Et puis il y a cette magnifique lance en orichalque, offerte par V’riskla, le lahala peau-pâle du village des Eaux étincelantes. Il tarde Sas’ka de découvrir les pouvoirs qu’elle renferme. Tisser des filaments. Ish’ta et Thélias, l’effrayant Nécromancien, lui ont expliqué leur vision de cet acte magique important. Il est grand temps d’atteindre le quatrième cercle, celui qui lui ouvrira les portes du monde astral et des filaments reliant les trames…
…. trois jours plus tard....
Voilà. T’skhelaaba l’a dit : il en sera ainsi. Deux cents k’stulaamis sont là, lance en main et bec claquant au vent violent qui secoue les hauts pics rocheux.
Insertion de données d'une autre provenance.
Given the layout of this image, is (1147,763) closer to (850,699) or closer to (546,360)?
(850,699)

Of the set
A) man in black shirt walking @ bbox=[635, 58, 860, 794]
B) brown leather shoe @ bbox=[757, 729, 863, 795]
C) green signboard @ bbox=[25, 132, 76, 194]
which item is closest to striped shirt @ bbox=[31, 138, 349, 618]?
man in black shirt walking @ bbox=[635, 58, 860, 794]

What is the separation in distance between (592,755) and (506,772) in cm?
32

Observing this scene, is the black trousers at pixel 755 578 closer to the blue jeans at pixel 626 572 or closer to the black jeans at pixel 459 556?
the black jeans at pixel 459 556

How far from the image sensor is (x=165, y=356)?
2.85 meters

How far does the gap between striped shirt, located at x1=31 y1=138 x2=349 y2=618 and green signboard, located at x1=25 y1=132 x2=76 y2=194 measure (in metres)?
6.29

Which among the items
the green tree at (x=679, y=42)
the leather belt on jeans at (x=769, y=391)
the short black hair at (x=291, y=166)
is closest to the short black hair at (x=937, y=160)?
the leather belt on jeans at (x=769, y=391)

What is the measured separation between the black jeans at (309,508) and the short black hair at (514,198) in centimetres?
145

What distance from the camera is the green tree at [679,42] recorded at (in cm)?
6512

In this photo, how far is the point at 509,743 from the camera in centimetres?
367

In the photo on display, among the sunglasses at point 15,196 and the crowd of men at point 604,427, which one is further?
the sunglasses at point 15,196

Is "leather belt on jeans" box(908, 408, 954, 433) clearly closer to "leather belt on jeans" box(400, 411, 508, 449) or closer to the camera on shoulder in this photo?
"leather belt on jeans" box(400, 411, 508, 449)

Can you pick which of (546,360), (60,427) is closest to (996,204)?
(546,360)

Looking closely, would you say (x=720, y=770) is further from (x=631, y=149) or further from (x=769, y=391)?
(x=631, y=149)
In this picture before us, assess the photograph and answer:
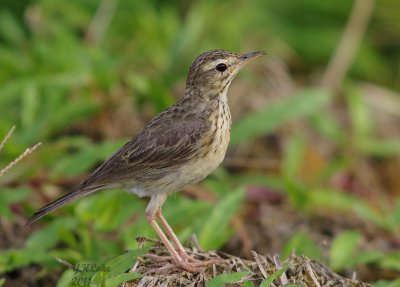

Les cris aigus des uns se mélangent aux insultes des mécréants qui n’acceptent pas que des Voyageurs des tempêtes comme Sas’ka puissent quitter la maison du Vent spirituel pour vivre en Barsaive. Peu importe, il va maintenant falloir affronter le champion de T’skhelaaba, un jeune k’stulaami aux muscles épais et au regard noir, un jeune que Sas’ka ne connaît pas, mais qui semble capable de lui tenir tête. L’affronter pour pouvoir se « soumettre » au difficile entraînement du cruel maître Danseur caudal (Tail dancer).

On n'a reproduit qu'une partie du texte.